#### Work task
The records below are to be reproduced exactly, and no picture should appear in the copy.
:: Stored data
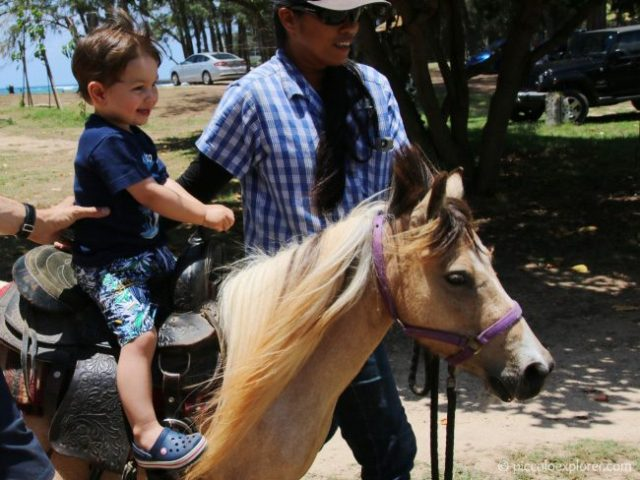 Review Turtle Bay Resort Oahu Pony Experience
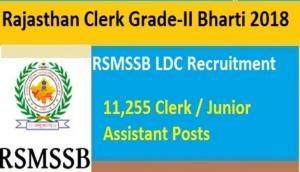 RSMSSB: एलडीसी, जेए के 11,255 पदों पर आवेदन की अंतिम तिथि में हुआ बदलाव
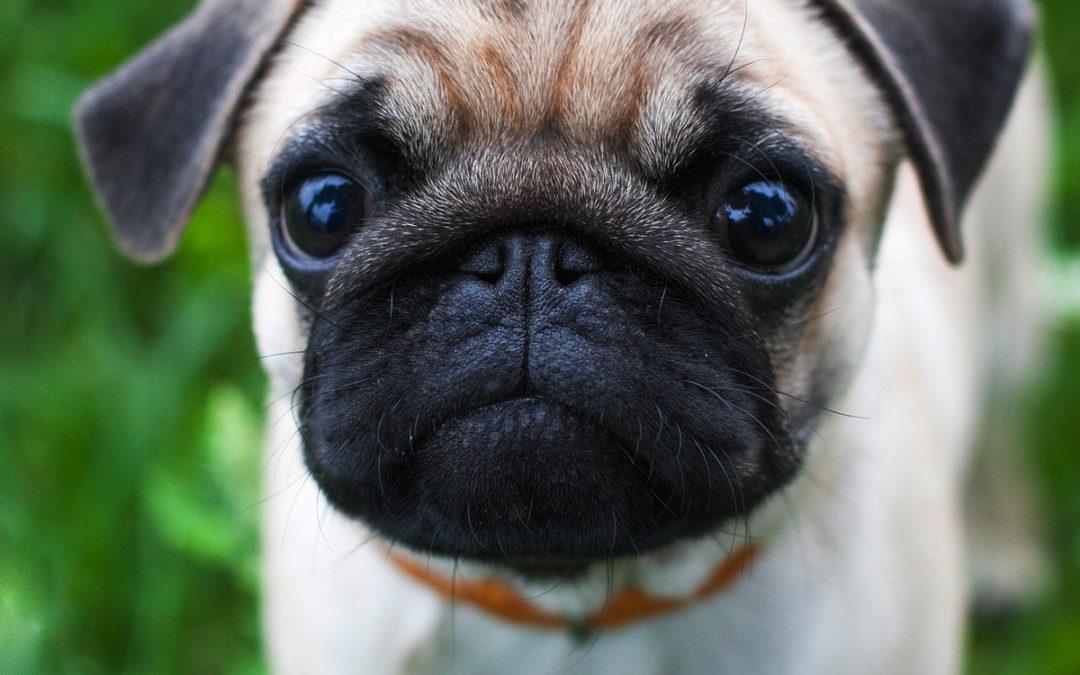 Dlaczego twój pies chrapie? Czy można temu zaradzić?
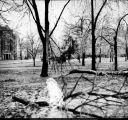 Damaged trees after ice storm, Ball State Teachers College
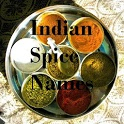 Indian Spices Names icon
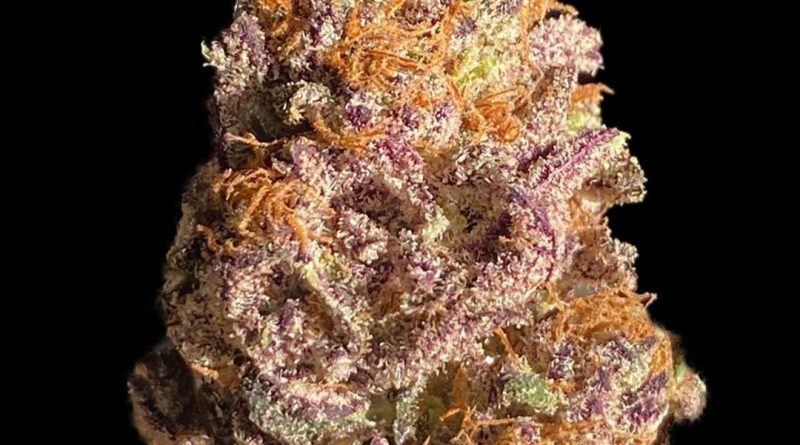 gorilla nut by emerald fire meds strain review by okcannacritic
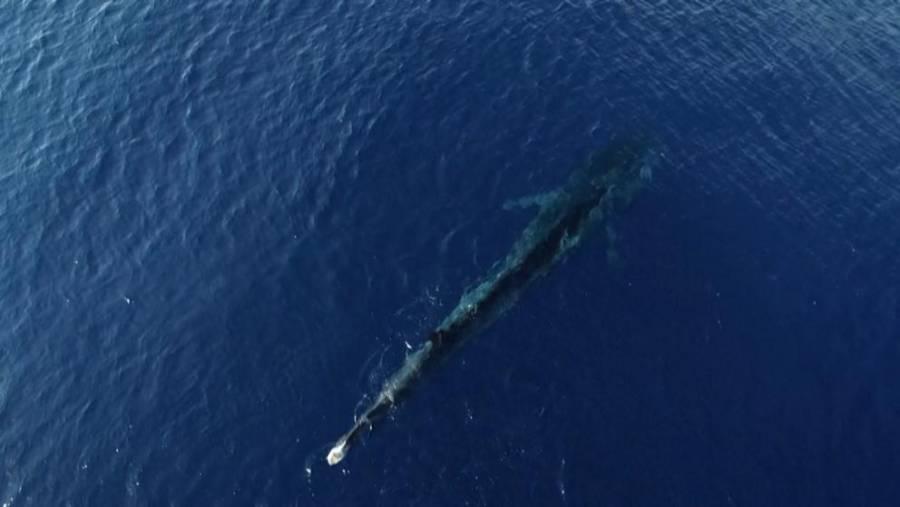 Ballena gris extraviada aparece en el Mediterráneo francés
::::
#### Answer space
 Review Turtle Bay Resort Oahu Pony Experience
 RSMSSB: एलडीसी, जेए के 11,255 पदों पर आवेदन की अंतिम तिथि में हुआ बदलाव
 Dlaczego twój pies chrapie? Czy można temu zaradzić?
 Damaged trees after ice storm, Ball State Teachers College
 Indian Spices Names icon
 gorilla nut by emerald fire meds strain review by okcannacritic
 Ballena gris extraviada aparece en el Mediterráneo francés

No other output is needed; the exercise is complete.